I used 16 pz Lye and 16 ozs water in recipe with 16 oz milk at emulsion. The thesage site tells me 14.87 in the safe range at 5%. And in the not safe range at 15.65 at 0%.


----------



## hsmomof4 (Oct 31, 2008)

So you're at about a -2% superfat, give or take.


----------



## Greylady (Mar 28, 2012)

So not getting this percent thing today.......... Is it safe to use for body or do I use it for laundry soap?


----------



## Greylady (Mar 28, 2012)

Tonque tested the soap today. Bleah! BUT no lye zap!


----------



## NubianSoaps.com (Oct 26, 2007)

Your soap doesn't have any free lye in it, it is saponified at 2%. Cure it and use it. The calculators can only tell us so much. If it's good soap use it, if not grate it up and use it for laundry soap. Vicki


----------



## Greylady (Mar 28, 2012)

Thanks! Vickie. I think the one batch is ugly BUT my son likes the look of it. I used Dragon's Blood. Tinted the top red expecting the bottom part to turn dark. It hasn't it is a light tan.


----------



## NubianSoaps.com (Oct 26, 2007)

It usually gets darker as it cures, oxidises, why when you cut your bar it's still tan in the middle. Whose Dragon's Blood did you use, they are not all created equal  There is a deep dark one (Tamara's is excellent) then there is a much more powdery version others call dragons breath. Vicki


----------



## hsmomof4 (Oct 31, 2008)

Actually, Vicki, it would be at about negative 2% superfat. But that assumes absolutely perfect measurements in everything, no lye crystals caught in the strainer that never make it into the batch, etc. A bit of lye left in your strainer, an extra 1/4 oz of oil here or there, and pretty soon, you're "up" to zero. 

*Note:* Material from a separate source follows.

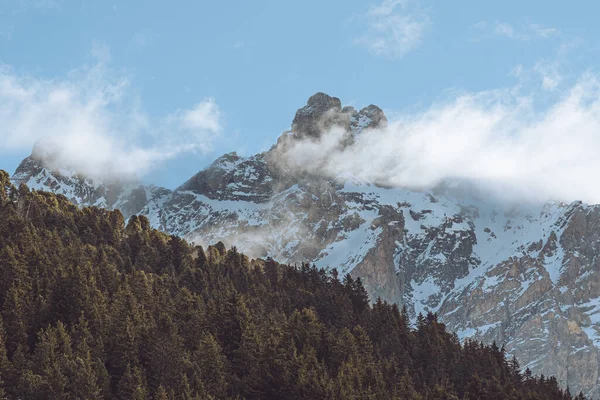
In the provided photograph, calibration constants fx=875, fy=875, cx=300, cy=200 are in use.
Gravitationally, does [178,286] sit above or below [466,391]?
above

Anyhow, you can always test run a bar and see. If it's not zapping, it shouldn't burn you, but it might be harsher than your other soaps.


----------



## Greylady (Mar 28, 2012)

@ Vicki ~ Tamera's, the bottom of the bars has starte turning dark. Time will tell.
@ hsmomof4 ~ hubby did the tongue test and said it za[pped. Sooooooo, will probably use for laundry soap or rebatch.......


----------



## 2Sticks (Dec 13, 2007)

Betty, Vicki's right, it will darken alot as it cures. It just takes a little time. You'll be surprised how dark it will be in a few weeks


----------